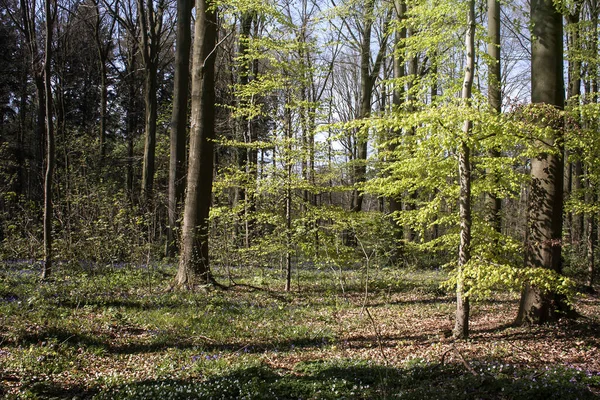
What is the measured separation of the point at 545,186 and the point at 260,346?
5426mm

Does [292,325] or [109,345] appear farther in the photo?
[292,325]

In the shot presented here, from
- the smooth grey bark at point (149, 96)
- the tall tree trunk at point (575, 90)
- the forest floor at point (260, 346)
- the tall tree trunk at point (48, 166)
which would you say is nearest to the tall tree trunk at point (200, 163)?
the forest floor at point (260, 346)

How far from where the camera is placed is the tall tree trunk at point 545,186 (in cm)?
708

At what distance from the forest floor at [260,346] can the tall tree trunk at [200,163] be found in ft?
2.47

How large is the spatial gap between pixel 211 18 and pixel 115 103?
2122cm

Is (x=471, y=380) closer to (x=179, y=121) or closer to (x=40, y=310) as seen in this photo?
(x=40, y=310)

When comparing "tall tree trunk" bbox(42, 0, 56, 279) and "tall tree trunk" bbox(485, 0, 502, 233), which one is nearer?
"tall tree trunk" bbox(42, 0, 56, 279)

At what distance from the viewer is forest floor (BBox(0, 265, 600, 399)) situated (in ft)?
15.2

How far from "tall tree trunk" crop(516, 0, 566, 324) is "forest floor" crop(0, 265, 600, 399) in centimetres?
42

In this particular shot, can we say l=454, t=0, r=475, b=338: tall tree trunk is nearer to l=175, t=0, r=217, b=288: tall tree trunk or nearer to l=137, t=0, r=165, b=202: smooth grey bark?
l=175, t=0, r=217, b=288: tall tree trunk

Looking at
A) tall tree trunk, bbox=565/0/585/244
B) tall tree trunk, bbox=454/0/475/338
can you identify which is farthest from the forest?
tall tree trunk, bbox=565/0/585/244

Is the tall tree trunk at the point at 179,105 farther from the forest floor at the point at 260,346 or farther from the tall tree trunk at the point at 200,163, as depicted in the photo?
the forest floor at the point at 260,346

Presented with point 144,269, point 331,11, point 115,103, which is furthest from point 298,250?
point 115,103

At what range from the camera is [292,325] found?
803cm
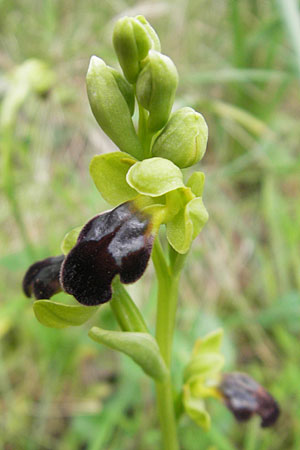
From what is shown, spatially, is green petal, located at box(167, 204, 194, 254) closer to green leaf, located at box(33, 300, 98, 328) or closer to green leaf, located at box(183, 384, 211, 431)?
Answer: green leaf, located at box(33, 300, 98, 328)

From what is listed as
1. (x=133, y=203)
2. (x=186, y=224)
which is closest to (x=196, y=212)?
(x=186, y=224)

----

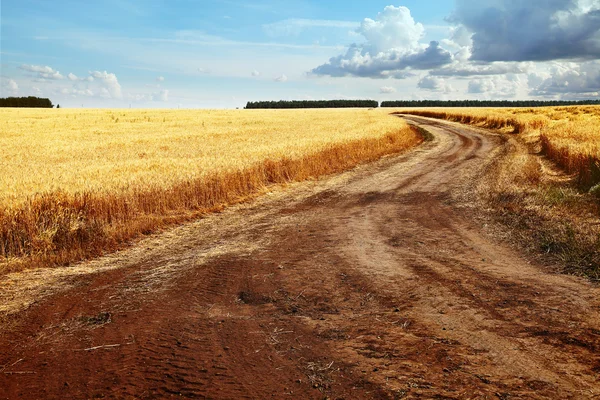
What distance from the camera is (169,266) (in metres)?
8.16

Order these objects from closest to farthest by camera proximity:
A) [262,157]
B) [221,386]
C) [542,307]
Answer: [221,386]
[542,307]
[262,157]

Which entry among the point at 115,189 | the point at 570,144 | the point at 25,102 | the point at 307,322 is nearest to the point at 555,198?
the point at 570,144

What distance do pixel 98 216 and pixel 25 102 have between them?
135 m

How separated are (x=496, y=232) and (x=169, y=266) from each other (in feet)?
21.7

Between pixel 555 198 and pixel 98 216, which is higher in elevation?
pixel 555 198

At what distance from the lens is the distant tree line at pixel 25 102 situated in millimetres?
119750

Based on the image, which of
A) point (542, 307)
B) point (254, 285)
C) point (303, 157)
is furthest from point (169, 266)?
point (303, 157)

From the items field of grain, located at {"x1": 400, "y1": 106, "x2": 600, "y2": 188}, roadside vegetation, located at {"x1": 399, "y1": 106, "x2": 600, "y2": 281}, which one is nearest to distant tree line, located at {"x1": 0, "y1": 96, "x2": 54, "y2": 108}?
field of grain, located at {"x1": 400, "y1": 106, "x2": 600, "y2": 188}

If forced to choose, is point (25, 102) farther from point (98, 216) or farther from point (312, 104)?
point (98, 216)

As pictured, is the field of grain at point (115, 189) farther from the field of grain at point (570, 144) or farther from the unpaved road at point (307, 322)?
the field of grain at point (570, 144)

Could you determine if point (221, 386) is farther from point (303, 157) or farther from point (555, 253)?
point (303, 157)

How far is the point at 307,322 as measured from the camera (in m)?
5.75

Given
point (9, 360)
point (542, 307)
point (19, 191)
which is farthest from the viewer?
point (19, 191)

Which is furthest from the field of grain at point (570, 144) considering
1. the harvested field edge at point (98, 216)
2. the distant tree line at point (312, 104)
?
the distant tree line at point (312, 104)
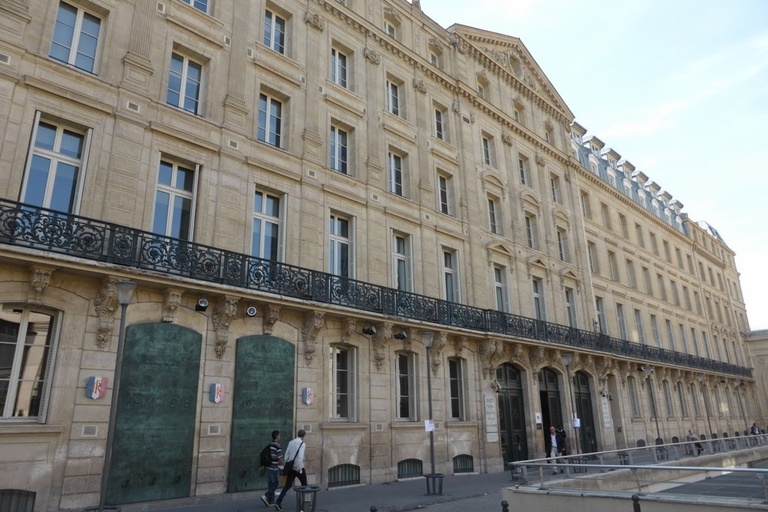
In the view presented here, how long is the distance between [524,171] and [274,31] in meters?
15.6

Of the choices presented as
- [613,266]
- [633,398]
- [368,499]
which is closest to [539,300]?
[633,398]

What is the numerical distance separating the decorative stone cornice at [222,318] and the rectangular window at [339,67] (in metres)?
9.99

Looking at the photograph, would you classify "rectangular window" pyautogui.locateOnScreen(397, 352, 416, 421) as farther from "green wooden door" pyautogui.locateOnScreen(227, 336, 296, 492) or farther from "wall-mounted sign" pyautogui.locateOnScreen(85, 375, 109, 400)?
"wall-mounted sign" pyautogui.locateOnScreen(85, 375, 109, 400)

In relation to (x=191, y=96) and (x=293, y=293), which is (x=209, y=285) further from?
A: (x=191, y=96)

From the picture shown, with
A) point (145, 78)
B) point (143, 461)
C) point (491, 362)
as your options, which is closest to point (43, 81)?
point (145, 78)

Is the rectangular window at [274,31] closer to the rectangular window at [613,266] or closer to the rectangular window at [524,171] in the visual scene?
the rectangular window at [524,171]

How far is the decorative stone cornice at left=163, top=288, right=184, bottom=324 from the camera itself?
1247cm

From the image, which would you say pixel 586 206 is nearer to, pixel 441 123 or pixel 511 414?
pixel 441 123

----

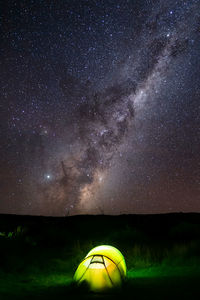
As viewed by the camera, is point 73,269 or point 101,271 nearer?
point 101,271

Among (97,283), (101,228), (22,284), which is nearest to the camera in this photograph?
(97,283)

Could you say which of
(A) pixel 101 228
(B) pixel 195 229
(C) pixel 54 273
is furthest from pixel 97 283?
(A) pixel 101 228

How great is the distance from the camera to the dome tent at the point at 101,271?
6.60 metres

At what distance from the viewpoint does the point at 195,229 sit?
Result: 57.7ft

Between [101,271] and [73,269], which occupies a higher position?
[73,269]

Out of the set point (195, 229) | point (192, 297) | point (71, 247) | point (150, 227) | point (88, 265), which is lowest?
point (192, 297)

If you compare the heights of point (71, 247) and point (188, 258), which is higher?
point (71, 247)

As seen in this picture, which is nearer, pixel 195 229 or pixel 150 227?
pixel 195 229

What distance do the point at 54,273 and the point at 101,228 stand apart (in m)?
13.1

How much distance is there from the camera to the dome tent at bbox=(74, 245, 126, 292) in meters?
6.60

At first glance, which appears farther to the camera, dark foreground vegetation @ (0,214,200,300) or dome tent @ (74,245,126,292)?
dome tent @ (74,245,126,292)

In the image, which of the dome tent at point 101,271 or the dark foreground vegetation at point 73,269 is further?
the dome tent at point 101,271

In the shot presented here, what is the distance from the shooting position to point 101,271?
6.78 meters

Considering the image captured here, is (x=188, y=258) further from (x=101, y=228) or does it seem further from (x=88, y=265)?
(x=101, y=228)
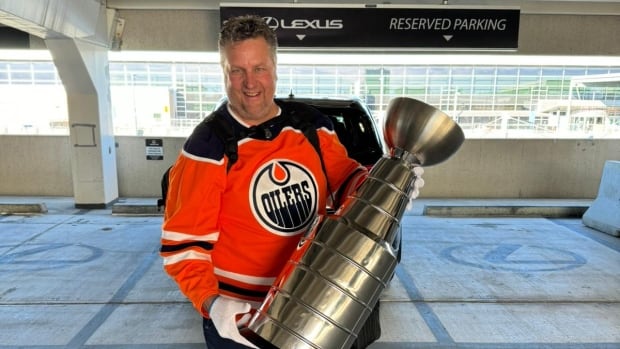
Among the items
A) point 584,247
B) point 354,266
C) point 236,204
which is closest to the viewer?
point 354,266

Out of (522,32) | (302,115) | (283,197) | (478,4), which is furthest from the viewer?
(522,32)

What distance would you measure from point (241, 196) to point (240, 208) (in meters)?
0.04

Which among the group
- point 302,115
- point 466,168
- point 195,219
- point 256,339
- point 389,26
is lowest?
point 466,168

----

▸ **課題**: 「Presented with point」を含む行から「Answer: green leaf, located」を含む行まで、両端の行も含めて一字一句変えずに書き出してください。画像は答えに入れないでください。

▸ **解答**:
Presented with point 144,269, point 331,11, point 115,103, which is furthest from point 298,250?
point 115,103

At what range from the camera is [292,325] found?
803cm
From what is shown, spatially, is green petal, located at box(167, 204, 194, 254) closer to green leaf, located at box(33, 300, 98, 328) or closer to green leaf, located at box(183, 384, 211, 431)?
Answer: green leaf, located at box(33, 300, 98, 328)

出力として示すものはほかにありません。